Training the chest should be part of every woman’s exercise routine. Do these three chest moves once per week (twice if you have time). Two to three sets of eight to 12 repetitions, and you’ll have perky pecs in no time!
Flat-Bench Pullover (upper chest)
This exercise isn’t universally recognized as a chest exercise, but it is in fact a very workable movement for building and defining the upper pectoral area. Do not use heavy weights. In fact, you can use a bare bar or a dumbbell (a 10-pound weight is ideal to start with).
Start: Begin with your arms in a vertical position.
Action: Lower the weight as far back (toward the floor) as you can.
Tip: Contract your pecs as you lift the weight.
Flat-Bench Flye (outer chest)
Start: Lie on a flat bench with your feet firmly planted on the ground. Begin with the dumbbells in an arms-vertical position, palms facing each other.

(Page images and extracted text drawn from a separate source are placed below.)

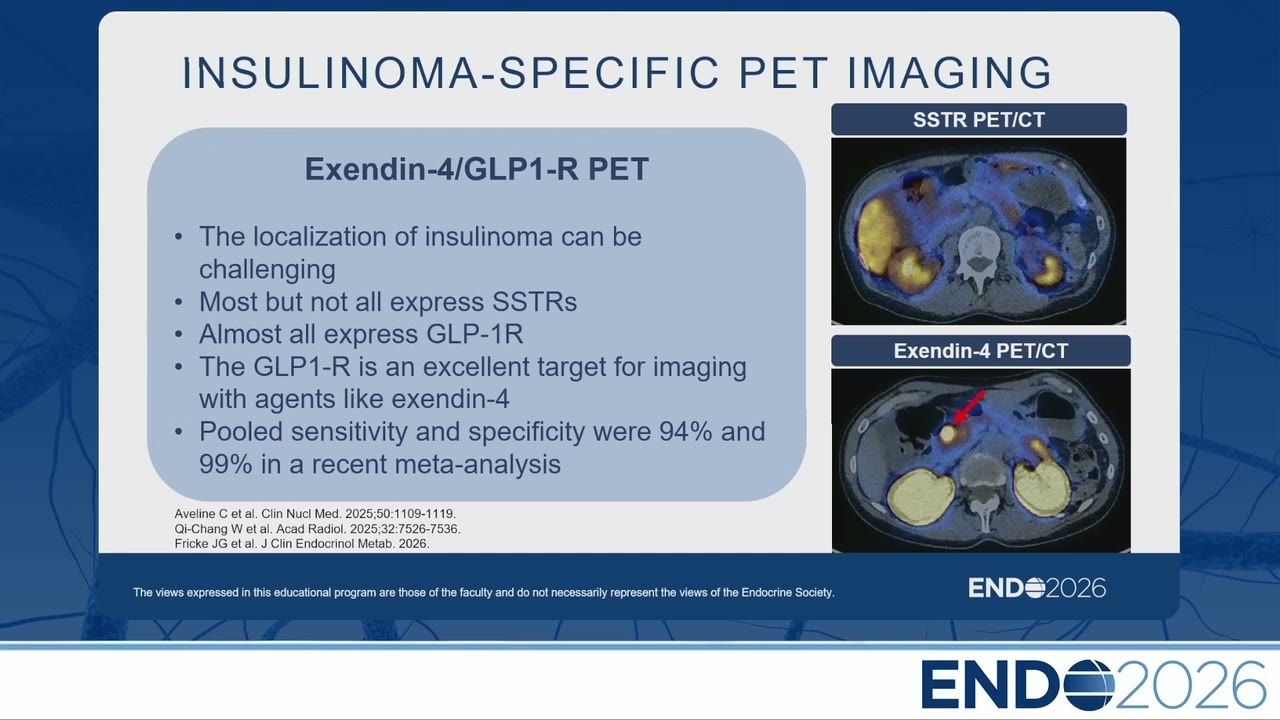 INSULINOMA-SPECIFIC PET IMAGING

Exendin-4/GLP1-R PET

• The localization of insulinoma can be challenging
• Most but not all express SSTRs
• Almost all express GLP-1R
• The GLP1-R is an excellent target for imaging with agents like exendin-4
• Pooled sensitivity and specificity were 94% and 99% in a recent meta-analysis

Aveline C et al. Clin Nucl Med. 2025;50:1109-1119.
Qi-Chang W et al. Acad Radiol. 2025;32:7526-7536.
Fricke JG et al. J Clin Endocrinol Metab. 2026.

SSTR PET/CT

Exendin-4 PET/CT

The views expressed in this educational program are those of the faculty and do not necessarily represent the views of the Endocrine Society.

ENDO2026

ENDO2026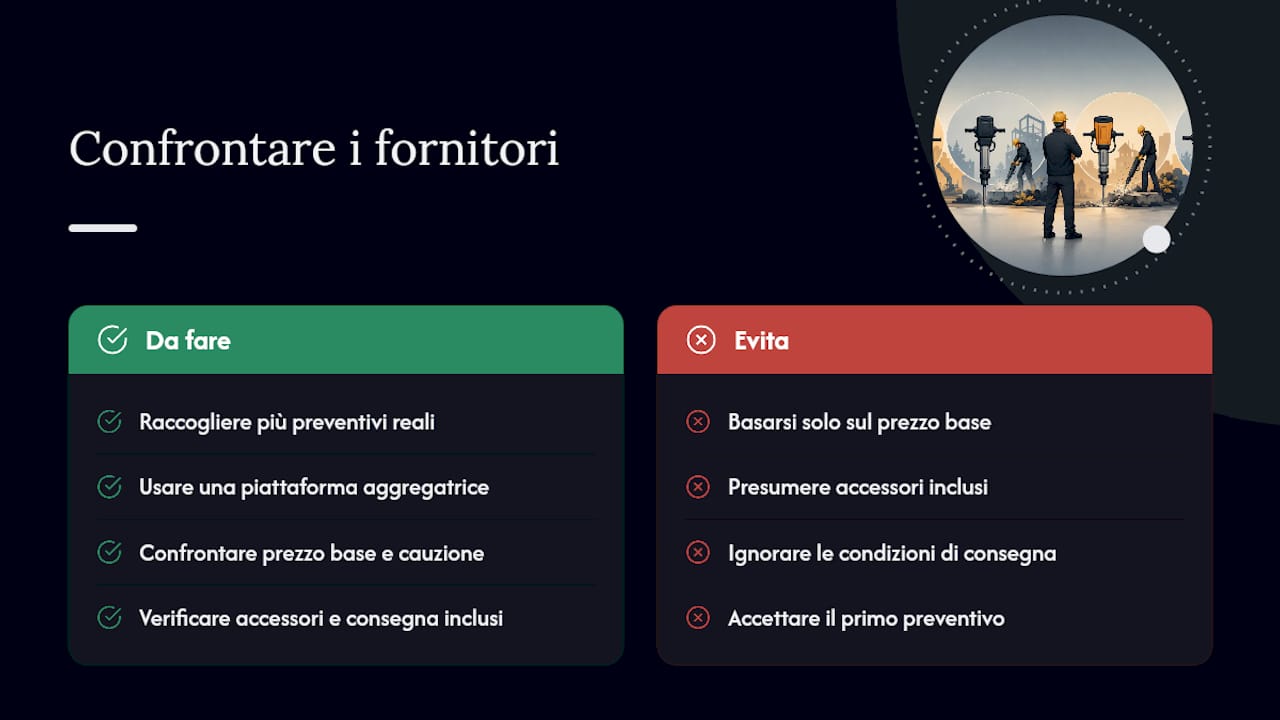 Confrontare i fornitori

Da fare

Raccogliere più preventivi reali

Usare una piattaforma aggregatrice

Confrontare prezzo base e cauzione

Verificare accessori e consegna inclusi

Evita

Basarsi solo sul prezzo base

Presumere accessori inclusi

Ignorare le condizioni di consegna

Accettare il primo preventivo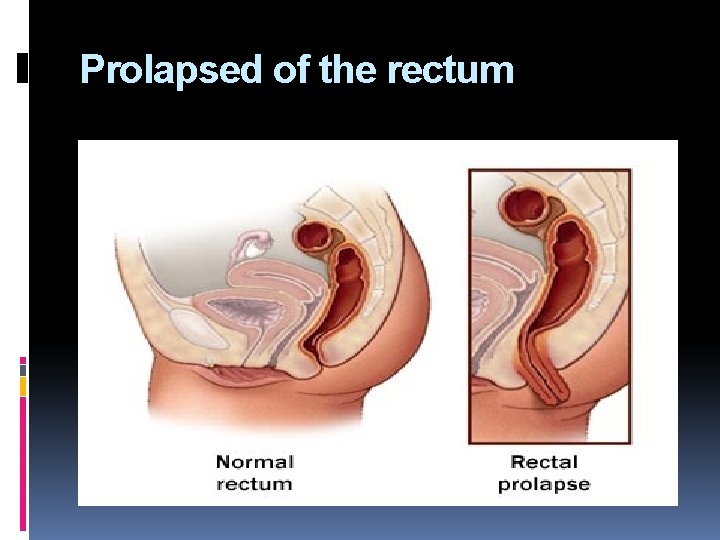 Prolapsed of the rectum

Normal rectum

Rectal prolapse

Action: Keep the elbows slightly unlocked, then lower the dumbbells out to the sides.
Tip: Arches belong on bridges! Keep your back as flat against the bench as you can.
Incline Press (upper, inner chest)
This exercise can be done with either a barbell or a pair of dumbbells.
Start: Set the bench to 40 degrees. Extend your arms straight overhead.
Action: Keeping the elbows out, lower the weight(s). Press upward to return to the start and repeat.
Tip: Your body needs oxygen! Exhale up and inhale down.